Last night, Trump took the stage at the Republican National Convention to rant and rave about trans women in sports, his minor ear wound, and a bunch of other crap. Grandiose statements and promises were made, lip service was paid, and his bizarrely loyal fanbase was thrilled to get the bare minimum from their candidate, as per usual.
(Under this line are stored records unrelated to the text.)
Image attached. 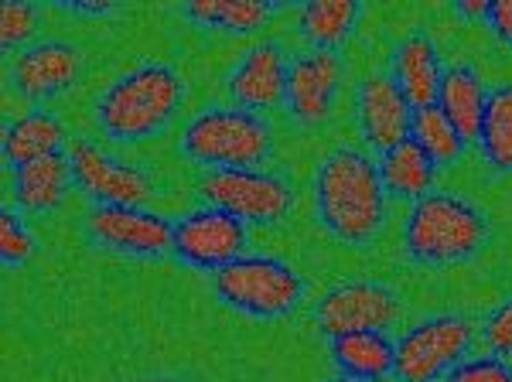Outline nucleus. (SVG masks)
<instances>
[{
	"mask_svg": "<svg viewBox=\"0 0 512 382\" xmlns=\"http://www.w3.org/2000/svg\"><path fill=\"white\" fill-rule=\"evenodd\" d=\"M287 72H291V58L284 48L277 41H256L239 55L233 72L226 76V93L239 110H274L284 103Z\"/></svg>",
	"mask_w": 512,
	"mask_h": 382,
	"instance_id": "nucleus-15",
	"label": "nucleus"
},
{
	"mask_svg": "<svg viewBox=\"0 0 512 382\" xmlns=\"http://www.w3.org/2000/svg\"><path fill=\"white\" fill-rule=\"evenodd\" d=\"M38 31V7L28 0H7L4 11H0V45L11 52V48H28V41Z\"/></svg>",
	"mask_w": 512,
	"mask_h": 382,
	"instance_id": "nucleus-27",
	"label": "nucleus"
},
{
	"mask_svg": "<svg viewBox=\"0 0 512 382\" xmlns=\"http://www.w3.org/2000/svg\"><path fill=\"white\" fill-rule=\"evenodd\" d=\"M478 154L492 171H512V82H499L485 96L482 127H478Z\"/></svg>",
	"mask_w": 512,
	"mask_h": 382,
	"instance_id": "nucleus-24",
	"label": "nucleus"
},
{
	"mask_svg": "<svg viewBox=\"0 0 512 382\" xmlns=\"http://www.w3.org/2000/svg\"><path fill=\"white\" fill-rule=\"evenodd\" d=\"M485 24H489L495 41H502V45L512 48V0H492Z\"/></svg>",
	"mask_w": 512,
	"mask_h": 382,
	"instance_id": "nucleus-30",
	"label": "nucleus"
},
{
	"mask_svg": "<svg viewBox=\"0 0 512 382\" xmlns=\"http://www.w3.org/2000/svg\"><path fill=\"white\" fill-rule=\"evenodd\" d=\"M82 76V52L72 41L45 38L35 45L21 48L11 58V86L14 93L31 99V103H45L62 93H69Z\"/></svg>",
	"mask_w": 512,
	"mask_h": 382,
	"instance_id": "nucleus-12",
	"label": "nucleus"
},
{
	"mask_svg": "<svg viewBox=\"0 0 512 382\" xmlns=\"http://www.w3.org/2000/svg\"><path fill=\"white\" fill-rule=\"evenodd\" d=\"M195 191L205 205L233 212L246 226H277L294 209L291 181L263 168L202 171Z\"/></svg>",
	"mask_w": 512,
	"mask_h": 382,
	"instance_id": "nucleus-7",
	"label": "nucleus"
},
{
	"mask_svg": "<svg viewBox=\"0 0 512 382\" xmlns=\"http://www.w3.org/2000/svg\"><path fill=\"white\" fill-rule=\"evenodd\" d=\"M65 154L72 164V181L93 198V205H147L158 195L151 174L144 168L123 161L117 154H106L93 140H72Z\"/></svg>",
	"mask_w": 512,
	"mask_h": 382,
	"instance_id": "nucleus-11",
	"label": "nucleus"
},
{
	"mask_svg": "<svg viewBox=\"0 0 512 382\" xmlns=\"http://www.w3.org/2000/svg\"><path fill=\"white\" fill-rule=\"evenodd\" d=\"M492 236L485 212L465 195L434 188L417 198L403 222V249L417 267H454L475 260Z\"/></svg>",
	"mask_w": 512,
	"mask_h": 382,
	"instance_id": "nucleus-3",
	"label": "nucleus"
},
{
	"mask_svg": "<svg viewBox=\"0 0 512 382\" xmlns=\"http://www.w3.org/2000/svg\"><path fill=\"white\" fill-rule=\"evenodd\" d=\"M362 18L359 0H308L297 11V31L315 52H338Z\"/></svg>",
	"mask_w": 512,
	"mask_h": 382,
	"instance_id": "nucleus-22",
	"label": "nucleus"
},
{
	"mask_svg": "<svg viewBox=\"0 0 512 382\" xmlns=\"http://www.w3.org/2000/svg\"><path fill=\"white\" fill-rule=\"evenodd\" d=\"M325 382H359V379H349V376H332V379H325Z\"/></svg>",
	"mask_w": 512,
	"mask_h": 382,
	"instance_id": "nucleus-34",
	"label": "nucleus"
},
{
	"mask_svg": "<svg viewBox=\"0 0 512 382\" xmlns=\"http://www.w3.org/2000/svg\"><path fill=\"white\" fill-rule=\"evenodd\" d=\"M414 106L407 103L403 89L390 72H369L355 86V127L373 151H390L393 144L410 137Z\"/></svg>",
	"mask_w": 512,
	"mask_h": 382,
	"instance_id": "nucleus-14",
	"label": "nucleus"
},
{
	"mask_svg": "<svg viewBox=\"0 0 512 382\" xmlns=\"http://www.w3.org/2000/svg\"><path fill=\"white\" fill-rule=\"evenodd\" d=\"M311 318L328 342L352 331H386L400 321V297L379 280H345L318 297Z\"/></svg>",
	"mask_w": 512,
	"mask_h": 382,
	"instance_id": "nucleus-8",
	"label": "nucleus"
},
{
	"mask_svg": "<svg viewBox=\"0 0 512 382\" xmlns=\"http://www.w3.org/2000/svg\"><path fill=\"white\" fill-rule=\"evenodd\" d=\"M345 62L338 52H301L287 72L284 106L301 127H321L332 116L338 89H342Z\"/></svg>",
	"mask_w": 512,
	"mask_h": 382,
	"instance_id": "nucleus-13",
	"label": "nucleus"
},
{
	"mask_svg": "<svg viewBox=\"0 0 512 382\" xmlns=\"http://www.w3.org/2000/svg\"><path fill=\"white\" fill-rule=\"evenodd\" d=\"M72 185L76 181H72L69 154L62 151L52 157H41V161H31L14 171V202L28 215H48L65 202Z\"/></svg>",
	"mask_w": 512,
	"mask_h": 382,
	"instance_id": "nucleus-19",
	"label": "nucleus"
},
{
	"mask_svg": "<svg viewBox=\"0 0 512 382\" xmlns=\"http://www.w3.org/2000/svg\"><path fill=\"white\" fill-rule=\"evenodd\" d=\"M246 243H250V226L243 219L216 209V205H202V209H192L175 219L171 256L192 270L216 273L239 256H246Z\"/></svg>",
	"mask_w": 512,
	"mask_h": 382,
	"instance_id": "nucleus-10",
	"label": "nucleus"
},
{
	"mask_svg": "<svg viewBox=\"0 0 512 382\" xmlns=\"http://www.w3.org/2000/svg\"><path fill=\"white\" fill-rule=\"evenodd\" d=\"M212 294L229 311L246 314V318L274 321L287 318V314H294L301 307L308 284L280 256L246 253L229 267L212 273Z\"/></svg>",
	"mask_w": 512,
	"mask_h": 382,
	"instance_id": "nucleus-5",
	"label": "nucleus"
},
{
	"mask_svg": "<svg viewBox=\"0 0 512 382\" xmlns=\"http://www.w3.org/2000/svg\"><path fill=\"white\" fill-rule=\"evenodd\" d=\"M485 89L482 76H478L475 65L468 62H454L444 69L441 89H437V110H441L454 123V130L461 134L465 144H475L478 127H482V113H485Z\"/></svg>",
	"mask_w": 512,
	"mask_h": 382,
	"instance_id": "nucleus-17",
	"label": "nucleus"
},
{
	"mask_svg": "<svg viewBox=\"0 0 512 382\" xmlns=\"http://www.w3.org/2000/svg\"><path fill=\"white\" fill-rule=\"evenodd\" d=\"M0 147H4V161L7 168H24L31 161H41V157L62 154L65 147V127L55 113L48 110H31L11 120L4 127V137H0Z\"/></svg>",
	"mask_w": 512,
	"mask_h": 382,
	"instance_id": "nucleus-21",
	"label": "nucleus"
},
{
	"mask_svg": "<svg viewBox=\"0 0 512 382\" xmlns=\"http://www.w3.org/2000/svg\"><path fill=\"white\" fill-rule=\"evenodd\" d=\"M454 14L465 21H485L489 18V0H454Z\"/></svg>",
	"mask_w": 512,
	"mask_h": 382,
	"instance_id": "nucleus-31",
	"label": "nucleus"
},
{
	"mask_svg": "<svg viewBox=\"0 0 512 382\" xmlns=\"http://www.w3.org/2000/svg\"><path fill=\"white\" fill-rule=\"evenodd\" d=\"M376 168H379V178H383L386 195H390V198H410V202L431 195L434 181H437V171H441L434 164V157L427 154L414 137L400 140V144H393L390 151L379 154Z\"/></svg>",
	"mask_w": 512,
	"mask_h": 382,
	"instance_id": "nucleus-20",
	"label": "nucleus"
},
{
	"mask_svg": "<svg viewBox=\"0 0 512 382\" xmlns=\"http://www.w3.org/2000/svg\"><path fill=\"white\" fill-rule=\"evenodd\" d=\"M328 355H332L338 376L359 382H383L393 376L396 342L386 331H352V335L332 338Z\"/></svg>",
	"mask_w": 512,
	"mask_h": 382,
	"instance_id": "nucleus-18",
	"label": "nucleus"
},
{
	"mask_svg": "<svg viewBox=\"0 0 512 382\" xmlns=\"http://www.w3.org/2000/svg\"><path fill=\"white\" fill-rule=\"evenodd\" d=\"M478 335H482L489 355H499V359L512 362V297H506V301L495 304L492 311L485 314Z\"/></svg>",
	"mask_w": 512,
	"mask_h": 382,
	"instance_id": "nucleus-28",
	"label": "nucleus"
},
{
	"mask_svg": "<svg viewBox=\"0 0 512 382\" xmlns=\"http://www.w3.org/2000/svg\"><path fill=\"white\" fill-rule=\"evenodd\" d=\"M386 188L376 161L359 147H335L315 174L318 226L345 246H369L386 226Z\"/></svg>",
	"mask_w": 512,
	"mask_h": 382,
	"instance_id": "nucleus-1",
	"label": "nucleus"
},
{
	"mask_svg": "<svg viewBox=\"0 0 512 382\" xmlns=\"http://www.w3.org/2000/svg\"><path fill=\"white\" fill-rule=\"evenodd\" d=\"M82 232L96 249L161 260L175 243V222L144 205H93L82 215Z\"/></svg>",
	"mask_w": 512,
	"mask_h": 382,
	"instance_id": "nucleus-9",
	"label": "nucleus"
},
{
	"mask_svg": "<svg viewBox=\"0 0 512 382\" xmlns=\"http://www.w3.org/2000/svg\"><path fill=\"white\" fill-rule=\"evenodd\" d=\"M410 137H414L417 144L434 157L437 168H448V164H454L468 147L465 140H461L458 130H454V123L441 110H437V103L414 110V120H410Z\"/></svg>",
	"mask_w": 512,
	"mask_h": 382,
	"instance_id": "nucleus-25",
	"label": "nucleus"
},
{
	"mask_svg": "<svg viewBox=\"0 0 512 382\" xmlns=\"http://www.w3.org/2000/svg\"><path fill=\"white\" fill-rule=\"evenodd\" d=\"M393 82L403 89L407 103L420 110V106L437 103V89H441V52H437L434 38L427 31H410L400 45L393 48Z\"/></svg>",
	"mask_w": 512,
	"mask_h": 382,
	"instance_id": "nucleus-16",
	"label": "nucleus"
},
{
	"mask_svg": "<svg viewBox=\"0 0 512 382\" xmlns=\"http://www.w3.org/2000/svg\"><path fill=\"white\" fill-rule=\"evenodd\" d=\"M62 7L72 14H86V18H106V14L117 11V4H82V0H65Z\"/></svg>",
	"mask_w": 512,
	"mask_h": 382,
	"instance_id": "nucleus-32",
	"label": "nucleus"
},
{
	"mask_svg": "<svg viewBox=\"0 0 512 382\" xmlns=\"http://www.w3.org/2000/svg\"><path fill=\"white\" fill-rule=\"evenodd\" d=\"M444 382H512V362L499 355H468L444 376Z\"/></svg>",
	"mask_w": 512,
	"mask_h": 382,
	"instance_id": "nucleus-29",
	"label": "nucleus"
},
{
	"mask_svg": "<svg viewBox=\"0 0 512 382\" xmlns=\"http://www.w3.org/2000/svg\"><path fill=\"white\" fill-rule=\"evenodd\" d=\"M35 236H31L28 222L21 219L18 209H0V260L7 267H24L35 256Z\"/></svg>",
	"mask_w": 512,
	"mask_h": 382,
	"instance_id": "nucleus-26",
	"label": "nucleus"
},
{
	"mask_svg": "<svg viewBox=\"0 0 512 382\" xmlns=\"http://www.w3.org/2000/svg\"><path fill=\"white\" fill-rule=\"evenodd\" d=\"M178 14L205 31L253 35L274 14V4H263V0H192V4H181Z\"/></svg>",
	"mask_w": 512,
	"mask_h": 382,
	"instance_id": "nucleus-23",
	"label": "nucleus"
},
{
	"mask_svg": "<svg viewBox=\"0 0 512 382\" xmlns=\"http://www.w3.org/2000/svg\"><path fill=\"white\" fill-rule=\"evenodd\" d=\"M475 321L468 314L444 311L427 314L417 325H410L396 342V382H437L444 379L454 365L468 359L475 345Z\"/></svg>",
	"mask_w": 512,
	"mask_h": 382,
	"instance_id": "nucleus-6",
	"label": "nucleus"
},
{
	"mask_svg": "<svg viewBox=\"0 0 512 382\" xmlns=\"http://www.w3.org/2000/svg\"><path fill=\"white\" fill-rule=\"evenodd\" d=\"M134 382H188V379H181V376H171V372H154V376H140Z\"/></svg>",
	"mask_w": 512,
	"mask_h": 382,
	"instance_id": "nucleus-33",
	"label": "nucleus"
},
{
	"mask_svg": "<svg viewBox=\"0 0 512 382\" xmlns=\"http://www.w3.org/2000/svg\"><path fill=\"white\" fill-rule=\"evenodd\" d=\"M185 103V79L168 62H140L120 72L96 99V127L113 144L158 137Z\"/></svg>",
	"mask_w": 512,
	"mask_h": 382,
	"instance_id": "nucleus-2",
	"label": "nucleus"
},
{
	"mask_svg": "<svg viewBox=\"0 0 512 382\" xmlns=\"http://www.w3.org/2000/svg\"><path fill=\"white\" fill-rule=\"evenodd\" d=\"M178 147L205 171L260 168L274 151V127L239 106H205L188 120Z\"/></svg>",
	"mask_w": 512,
	"mask_h": 382,
	"instance_id": "nucleus-4",
	"label": "nucleus"
}]
</instances>
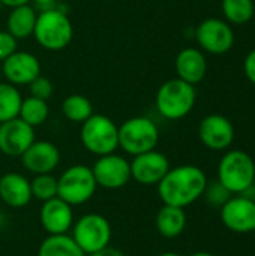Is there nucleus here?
<instances>
[{
  "label": "nucleus",
  "instance_id": "23",
  "mask_svg": "<svg viewBox=\"0 0 255 256\" xmlns=\"http://www.w3.org/2000/svg\"><path fill=\"white\" fill-rule=\"evenodd\" d=\"M48 116H50V108H48L47 100H42V99H38L33 96L23 99L18 117L23 122H26L27 124H30L32 128L44 124L47 122Z\"/></svg>",
  "mask_w": 255,
  "mask_h": 256
},
{
  "label": "nucleus",
  "instance_id": "2",
  "mask_svg": "<svg viewBox=\"0 0 255 256\" xmlns=\"http://www.w3.org/2000/svg\"><path fill=\"white\" fill-rule=\"evenodd\" d=\"M218 182L233 195H242L255 184L254 159L243 150L227 152L218 164Z\"/></svg>",
  "mask_w": 255,
  "mask_h": 256
},
{
  "label": "nucleus",
  "instance_id": "9",
  "mask_svg": "<svg viewBox=\"0 0 255 256\" xmlns=\"http://www.w3.org/2000/svg\"><path fill=\"white\" fill-rule=\"evenodd\" d=\"M200 48L209 54L221 56L234 45V32L231 26L221 18H207L200 22L195 32Z\"/></svg>",
  "mask_w": 255,
  "mask_h": 256
},
{
  "label": "nucleus",
  "instance_id": "28",
  "mask_svg": "<svg viewBox=\"0 0 255 256\" xmlns=\"http://www.w3.org/2000/svg\"><path fill=\"white\" fill-rule=\"evenodd\" d=\"M203 196H204V200H206L207 204L221 208V207L233 196V194H231L227 188H224V186L216 180V182H213V183H207Z\"/></svg>",
  "mask_w": 255,
  "mask_h": 256
},
{
  "label": "nucleus",
  "instance_id": "18",
  "mask_svg": "<svg viewBox=\"0 0 255 256\" xmlns=\"http://www.w3.org/2000/svg\"><path fill=\"white\" fill-rule=\"evenodd\" d=\"M0 200L11 208H23L32 200L30 180L20 172H6L0 177Z\"/></svg>",
  "mask_w": 255,
  "mask_h": 256
},
{
  "label": "nucleus",
  "instance_id": "20",
  "mask_svg": "<svg viewBox=\"0 0 255 256\" xmlns=\"http://www.w3.org/2000/svg\"><path fill=\"white\" fill-rule=\"evenodd\" d=\"M155 224H156L158 232L164 238H176L185 231L188 218H186L185 208L164 204L156 213Z\"/></svg>",
  "mask_w": 255,
  "mask_h": 256
},
{
  "label": "nucleus",
  "instance_id": "34",
  "mask_svg": "<svg viewBox=\"0 0 255 256\" xmlns=\"http://www.w3.org/2000/svg\"><path fill=\"white\" fill-rule=\"evenodd\" d=\"M36 4H39V6H50V4H53L56 0H33Z\"/></svg>",
  "mask_w": 255,
  "mask_h": 256
},
{
  "label": "nucleus",
  "instance_id": "30",
  "mask_svg": "<svg viewBox=\"0 0 255 256\" xmlns=\"http://www.w3.org/2000/svg\"><path fill=\"white\" fill-rule=\"evenodd\" d=\"M17 51V39L6 30L0 32V63Z\"/></svg>",
  "mask_w": 255,
  "mask_h": 256
},
{
  "label": "nucleus",
  "instance_id": "16",
  "mask_svg": "<svg viewBox=\"0 0 255 256\" xmlns=\"http://www.w3.org/2000/svg\"><path fill=\"white\" fill-rule=\"evenodd\" d=\"M0 70L8 82L14 86L30 84L41 75V63L38 57L27 51H15L6 60L2 62Z\"/></svg>",
  "mask_w": 255,
  "mask_h": 256
},
{
  "label": "nucleus",
  "instance_id": "4",
  "mask_svg": "<svg viewBox=\"0 0 255 256\" xmlns=\"http://www.w3.org/2000/svg\"><path fill=\"white\" fill-rule=\"evenodd\" d=\"M33 36L42 48L48 51H60L71 44L74 27L65 12L45 9L36 18Z\"/></svg>",
  "mask_w": 255,
  "mask_h": 256
},
{
  "label": "nucleus",
  "instance_id": "13",
  "mask_svg": "<svg viewBox=\"0 0 255 256\" xmlns=\"http://www.w3.org/2000/svg\"><path fill=\"white\" fill-rule=\"evenodd\" d=\"M35 141V128L20 117L0 123V152L9 158H20Z\"/></svg>",
  "mask_w": 255,
  "mask_h": 256
},
{
  "label": "nucleus",
  "instance_id": "21",
  "mask_svg": "<svg viewBox=\"0 0 255 256\" xmlns=\"http://www.w3.org/2000/svg\"><path fill=\"white\" fill-rule=\"evenodd\" d=\"M36 18H38V14L29 3L12 8L9 15H8V20H6L8 32L17 40L33 36L35 26H36Z\"/></svg>",
  "mask_w": 255,
  "mask_h": 256
},
{
  "label": "nucleus",
  "instance_id": "8",
  "mask_svg": "<svg viewBox=\"0 0 255 256\" xmlns=\"http://www.w3.org/2000/svg\"><path fill=\"white\" fill-rule=\"evenodd\" d=\"M72 238L77 246L86 254H95L110 246L111 225L107 218L98 213H89L81 216L72 225Z\"/></svg>",
  "mask_w": 255,
  "mask_h": 256
},
{
  "label": "nucleus",
  "instance_id": "11",
  "mask_svg": "<svg viewBox=\"0 0 255 256\" xmlns=\"http://www.w3.org/2000/svg\"><path fill=\"white\" fill-rule=\"evenodd\" d=\"M222 225L236 234L255 231V200L246 195H233L221 208Z\"/></svg>",
  "mask_w": 255,
  "mask_h": 256
},
{
  "label": "nucleus",
  "instance_id": "17",
  "mask_svg": "<svg viewBox=\"0 0 255 256\" xmlns=\"http://www.w3.org/2000/svg\"><path fill=\"white\" fill-rule=\"evenodd\" d=\"M39 220L48 236L68 234L74 225L72 206L60 200L59 196L42 202L39 210Z\"/></svg>",
  "mask_w": 255,
  "mask_h": 256
},
{
  "label": "nucleus",
  "instance_id": "5",
  "mask_svg": "<svg viewBox=\"0 0 255 256\" xmlns=\"http://www.w3.org/2000/svg\"><path fill=\"white\" fill-rule=\"evenodd\" d=\"M80 140L84 148L98 158L114 153L119 148V126L104 114H92L81 123Z\"/></svg>",
  "mask_w": 255,
  "mask_h": 256
},
{
  "label": "nucleus",
  "instance_id": "31",
  "mask_svg": "<svg viewBox=\"0 0 255 256\" xmlns=\"http://www.w3.org/2000/svg\"><path fill=\"white\" fill-rule=\"evenodd\" d=\"M243 72L248 81H251L255 86V48L246 54L243 60Z\"/></svg>",
  "mask_w": 255,
  "mask_h": 256
},
{
  "label": "nucleus",
  "instance_id": "15",
  "mask_svg": "<svg viewBox=\"0 0 255 256\" xmlns=\"http://www.w3.org/2000/svg\"><path fill=\"white\" fill-rule=\"evenodd\" d=\"M20 159L24 170L35 176L51 174L60 164V150L50 141L35 140Z\"/></svg>",
  "mask_w": 255,
  "mask_h": 256
},
{
  "label": "nucleus",
  "instance_id": "10",
  "mask_svg": "<svg viewBox=\"0 0 255 256\" xmlns=\"http://www.w3.org/2000/svg\"><path fill=\"white\" fill-rule=\"evenodd\" d=\"M92 172L96 184L107 190L122 189L131 180L129 160L116 153L99 156L92 166Z\"/></svg>",
  "mask_w": 255,
  "mask_h": 256
},
{
  "label": "nucleus",
  "instance_id": "1",
  "mask_svg": "<svg viewBox=\"0 0 255 256\" xmlns=\"http://www.w3.org/2000/svg\"><path fill=\"white\" fill-rule=\"evenodd\" d=\"M206 172L195 165H180L170 168L156 184L162 204L185 208L198 201L207 186Z\"/></svg>",
  "mask_w": 255,
  "mask_h": 256
},
{
  "label": "nucleus",
  "instance_id": "36",
  "mask_svg": "<svg viewBox=\"0 0 255 256\" xmlns=\"http://www.w3.org/2000/svg\"><path fill=\"white\" fill-rule=\"evenodd\" d=\"M158 256H182L179 255V254H176V252H164V254H161V255Z\"/></svg>",
  "mask_w": 255,
  "mask_h": 256
},
{
  "label": "nucleus",
  "instance_id": "12",
  "mask_svg": "<svg viewBox=\"0 0 255 256\" xmlns=\"http://www.w3.org/2000/svg\"><path fill=\"white\" fill-rule=\"evenodd\" d=\"M129 165L131 178L144 186L158 184L171 168L168 158L158 150H150L134 156Z\"/></svg>",
  "mask_w": 255,
  "mask_h": 256
},
{
  "label": "nucleus",
  "instance_id": "29",
  "mask_svg": "<svg viewBox=\"0 0 255 256\" xmlns=\"http://www.w3.org/2000/svg\"><path fill=\"white\" fill-rule=\"evenodd\" d=\"M30 94L33 98H38V99H42V100H48L53 94V84L48 78L39 75L36 76L30 84Z\"/></svg>",
  "mask_w": 255,
  "mask_h": 256
},
{
  "label": "nucleus",
  "instance_id": "14",
  "mask_svg": "<svg viewBox=\"0 0 255 256\" xmlns=\"http://www.w3.org/2000/svg\"><path fill=\"white\" fill-rule=\"evenodd\" d=\"M234 126L233 123L221 114L206 116L198 126V138L204 147L222 152L227 150L234 141Z\"/></svg>",
  "mask_w": 255,
  "mask_h": 256
},
{
  "label": "nucleus",
  "instance_id": "33",
  "mask_svg": "<svg viewBox=\"0 0 255 256\" xmlns=\"http://www.w3.org/2000/svg\"><path fill=\"white\" fill-rule=\"evenodd\" d=\"M30 0H0L2 6H8V8H17V6H21V4H27Z\"/></svg>",
  "mask_w": 255,
  "mask_h": 256
},
{
  "label": "nucleus",
  "instance_id": "24",
  "mask_svg": "<svg viewBox=\"0 0 255 256\" xmlns=\"http://www.w3.org/2000/svg\"><path fill=\"white\" fill-rule=\"evenodd\" d=\"M222 14L228 24L242 26L254 16L255 4L252 0H222Z\"/></svg>",
  "mask_w": 255,
  "mask_h": 256
},
{
  "label": "nucleus",
  "instance_id": "35",
  "mask_svg": "<svg viewBox=\"0 0 255 256\" xmlns=\"http://www.w3.org/2000/svg\"><path fill=\"white\" fill-rule=\"evenodd\" d=\"M191 256H215L213 254H210V252H195V254H192Z\"/></svg>",
  "mask_w": 255,
  "mask_h": 256
},
{
  "label": "nucleus",
  "instance_id": "22",
  "mask_svg": "<svg viewBox=\"0 0 255 256\" xmlns=\"http://www.w3.org/2000/svg\"><path fill=\"white\" fill-rule=\"evenodd\" d=\"M38 256H86L68 234L48 236L39 246Z\"/></svg>",
  "mask_w": 255,
  "mask_h": 256
},
{
  "label": "nucleus",
  "instance_id": "27",
  "mask_svg": "<svg viewBox=\"0 0 255 256\" xmlns=\"http://www.w3.org/2000/svg\"><path fill=\"white\" fill-rule=\"evenodd\" d=\"M32 196L41 202H45L51 198L57 196V178L51 174H39L35 176L30 182Z\"/></svg>",
  "mask_w": 255,
  "mask_h": 256
},
{
  "label": "nucleus",
  "instance_id": "25",
  "mask_svg": "<svg viewBox=\"0 0 255 256\" xmlns=\"http://www.w3.org/2000/svg\"><path fill=\"white\" fill-rule=\"evenodd\" d=\"M23 98L11 82H0V123L18 117Z\"/></svg>",
  "mask_w": 255,
  "mask_h": 256
},
{
  "label": "nucleus",
  "instance_id": "32",
  "mask_svg": "<svg viewBox=\"0 0 255 256\" xmlns=\"http://www.w3.org/2000/svg\"><path fill=\"white\" fill-rule=\"evenodd\" d=\"M87 256H125L119 249H116V248H111V246H107L105 249H102V250H98V252H95V254H90V255Z\"/></svg>",
  "mask_w": 255,
  "mask_h": 256
},
{
  "label": "nucleus",
  "instance_id": "37",
  "mask_svg": "<svg viewBox=\"0 0 255 256\" xmlns=\"http://www.w3.org/2000/svg\"><path fill=\"white\" fill-rule=\"evenodd\" d=\"M0 8H2V3H0Z\"/></svg>",
  "mask_w": 255,
  "mask_h": 256
},
{
  "label": "nucleus",
  "instance_id": "26",
  "mask_svg": "<svg viewBox=\"0 0 255 256\" xmlns=\"http://www.w3.org/2000/svg\"><path fill=\"white\" fill-rule=\"evenodd\" d=\"M63 116L74 123H83L93 114L90 100L83 94H69L62 104Z\"/></svg>",
  "mask_w": 255,
  "mask_h": 256
},
{
  "label": "nucleus",
  "instance_id": "6",
  "mask_svg": "<svg viewBox=\"0 0 255 256\" xmlns=\"http://www.w3.org/2000/svg\"><path fill=\"white\" fill-rule=\"evenodd\" d=\"M158 141L159 129L149 117H131L119 126V147L131 156L155 150Z\"/></svg>",
  "mask_w": 255,
  "mask_h": 256
},
{
  "label": "nucleus",
  "instance_id": "7",
  "mask_svg": "<svg viewBox=\"0 0 255 256\" xmlns=\"http://www.w3.org/2000/svg\"><path fill=\"white\" fill-rule=\"evenodd\" d=\"M96 189L92 168L86 165H72L57 178V196L72 207L89 202Z\"/></svg>",
  "mask_w": 255,
  "mask_h": 256
},
{
  "label": "nucleus",
  "instance_id": "19",
  "mask_svg": "<svg viewBox=\"0 0 255 256\" xmlns=\"http://www.w3.org/2000/svg\"><path fill=\"white\" fill-rule=\"evenodd\" d=\"M177 78L188 84H198L203 81L207 72V60L201 50L198 48H185L182 50L174 62Z\"/></svg>",
  "mask_w": 255,
  "mask_h": 256
},
{
  "label": "nucleus",
  "instance_id": "3",
  "mask_svg": "<svg viewBox=\"0 0 255 256\" xmlns=\"http://www.w3.org/2000/svg\"><path fill=\"white\" fill-rule=\"evenodd\" d=\"M195 100V86L180 78H171L158 88L156 110L167 120H180L192 111Z\"/></svg>",
  "mask_w": 255,
  "mask_h": 256
}]
</instances>
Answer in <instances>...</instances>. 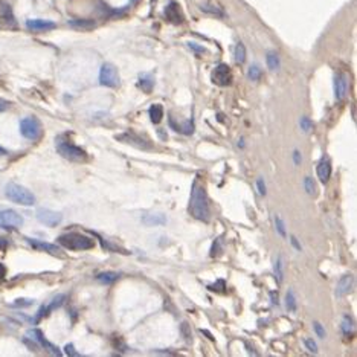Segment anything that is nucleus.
I'll use <instances>...</instances> for the list:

But one detail of Trump’s speech—a scam-tastic performance with enough razzle dazzle to give Billy Flynn a run for his money—is standing out to the gays who were reluctantly paying attention. The aesthetics.

That’s right: Trump’s choice of background, which featured his name emblazoned in lights, felt awfully Mama Rose. As in “Rose’s Turn.” As in Gypsy, Stephen Sondheim/Jule Styne musical about bumping, grinding, and having a gimmick. Things Trump surely knows nothing about!

The song comes at the tail end of the musical, which tells the story of burlesque performer Gypsy Rose Lee’s rise to fame. In the play, Gypsy’s overbearing stage mother Rose—a role originated by Ethel Merman on Broadway, and later taken on by such Broadway greats as Patti LuPone, Bernadette Peters, and Bette Midler—takes the stage in the final scene to have a musical breakdown, and the gays get their absolute lives each and every time.

There’s also the uh…yeah…the Glee version. But we don’t talk about that when we can help it.

It’s not exactly surprising: we know that all Trump really has going for him is his showmanship. And when it comes to putting on a show, we gays invented it. Heard of a little thing called Broadway? Heard of a guy called Stephen Sondheim? Heard of a little place called the Orpheum Circuit?

Clearly Trump has, because this is pure Broadway plagiarism.

Mama’s gettin’ HOT

This man having the audacity to perform this role before an audience of people who wouldn’t know Ethel Merman if she showed up belting in their soup—it’s a crime, is what it is. It was also giving Chicago, Smash, Cabaret (yikes) and a million other intra-theater references.

Some things are worth gatekeeping, and Broadway culture—gay culture!—is one of them.

Mama’s droppin’ out, momma’s getting ear surgery, mama’s going to Claire’s, mama’s eatin’ Big Macs.

The man is taking a page from the diva playbook, and if we didn’t hate him so very, very, very much we would be forced to stan.

To make things even gayer, Trump also blew Hulk Hogan a kiss from the audience.

GET A FEATHERED HAT FOR THE BABY

Now I know what you’re thinking: how can a man who hates gay and trans people so much be so comfortable with stealing our culture? Well, it’s the American way, isn’t it? Kill the people, cannibalize the culture?

I’m tired, you’re tired, we’re tired, and this is just the beginning of the Election 2024 cycle. But one thing is for certain: if he wants to go for a second assassination attempt, all he has to do is perform “Some People” at any West Village karaoke bar.